Pulitzer Prize winner and two-time Poet Laureate, William Carlos Williams earned his medical degree at the University of Pennsylvania. Read more here.
Wganer-Martin, Linda. Williams, William Carlos: (17 September 1883-04 March 1963). American National Biography. February 2000. 9 November 2018.
William Carlos Williams was born to immigrant parents in Rutherford, New Jersey, on September 17, 1883. His father, William George, was British and had lived most of his life in the Virgin Islands, and his mother, Raquel, was Puerto Rican. William Carlos grew up with his parents, brother, his paternal grandmother, and his uncles. This upbringing greatly influenced his writing style later in life, which was made apparent when Williams wrote, "Of mixed ancestry, I felt from earliest childhood that America was the only home I could ever possibly call my own. I felt it was expressly founded for me, personally."

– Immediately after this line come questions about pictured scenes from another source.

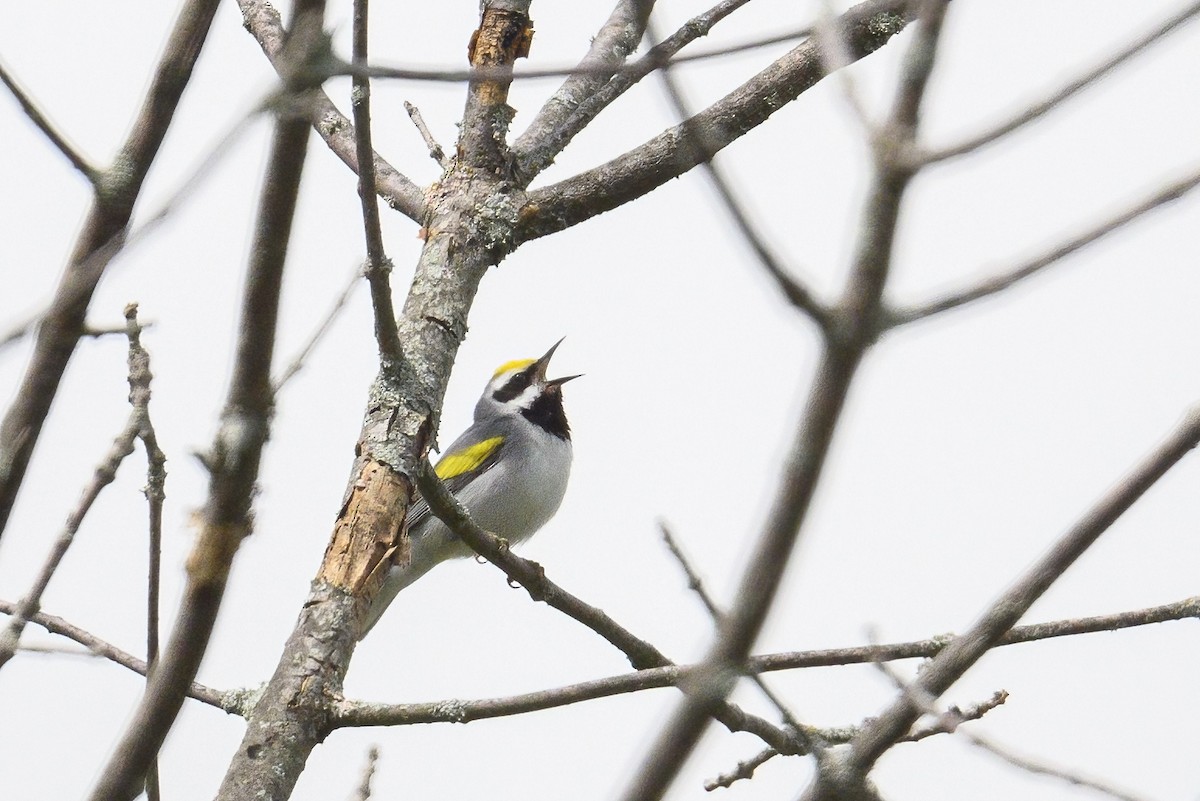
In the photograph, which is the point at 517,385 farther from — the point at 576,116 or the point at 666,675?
the point at 666,675

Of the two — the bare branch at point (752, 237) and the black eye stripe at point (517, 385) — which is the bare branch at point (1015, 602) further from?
the black eye stripe at point (517, 385)

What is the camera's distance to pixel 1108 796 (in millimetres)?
1994

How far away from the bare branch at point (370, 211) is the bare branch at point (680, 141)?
155 cm

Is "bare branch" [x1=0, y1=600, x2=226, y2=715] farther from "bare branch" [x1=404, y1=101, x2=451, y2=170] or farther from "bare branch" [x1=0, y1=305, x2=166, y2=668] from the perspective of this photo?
"bare branch" [x1=404, y1=101, x2=451, y2=170]

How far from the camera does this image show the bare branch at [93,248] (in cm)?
200

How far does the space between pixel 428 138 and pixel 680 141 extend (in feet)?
4.03

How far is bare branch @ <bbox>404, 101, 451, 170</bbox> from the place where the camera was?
17.6 feet

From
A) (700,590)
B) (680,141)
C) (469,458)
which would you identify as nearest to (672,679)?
(700,590)

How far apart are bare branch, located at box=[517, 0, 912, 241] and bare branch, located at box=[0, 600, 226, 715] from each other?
216cm

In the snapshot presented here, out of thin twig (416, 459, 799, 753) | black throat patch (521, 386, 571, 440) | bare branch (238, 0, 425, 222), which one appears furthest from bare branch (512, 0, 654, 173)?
black throat patch (521, 386, 571, 440)

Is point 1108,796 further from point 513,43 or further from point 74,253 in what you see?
point 513,43

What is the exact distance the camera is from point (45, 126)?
2.22m

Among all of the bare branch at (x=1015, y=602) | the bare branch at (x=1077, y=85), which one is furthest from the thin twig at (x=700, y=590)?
the bare branch at (x=1077, y=85)

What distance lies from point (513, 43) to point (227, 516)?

In his teenage years, Williams ventured to Europe with his mother and brother for two years, studying in Switzerland and France. They attended the Château de Lancy near Geneva and the Lycée Condorcet in Paris. Following Williams's return to the United States in 1899, his father insisted that he attend Horace Mann High School. While at Horace Mann, William developed his passion for poetry.
At the age of 19, Williams entered the University of Pennsylvania's School of Medicine in Philadelphia. His choice to attend medical school was largely attributed to his middle namesake, his mother's older brother Carlos. Carlos helped raise Raquel and was a physician.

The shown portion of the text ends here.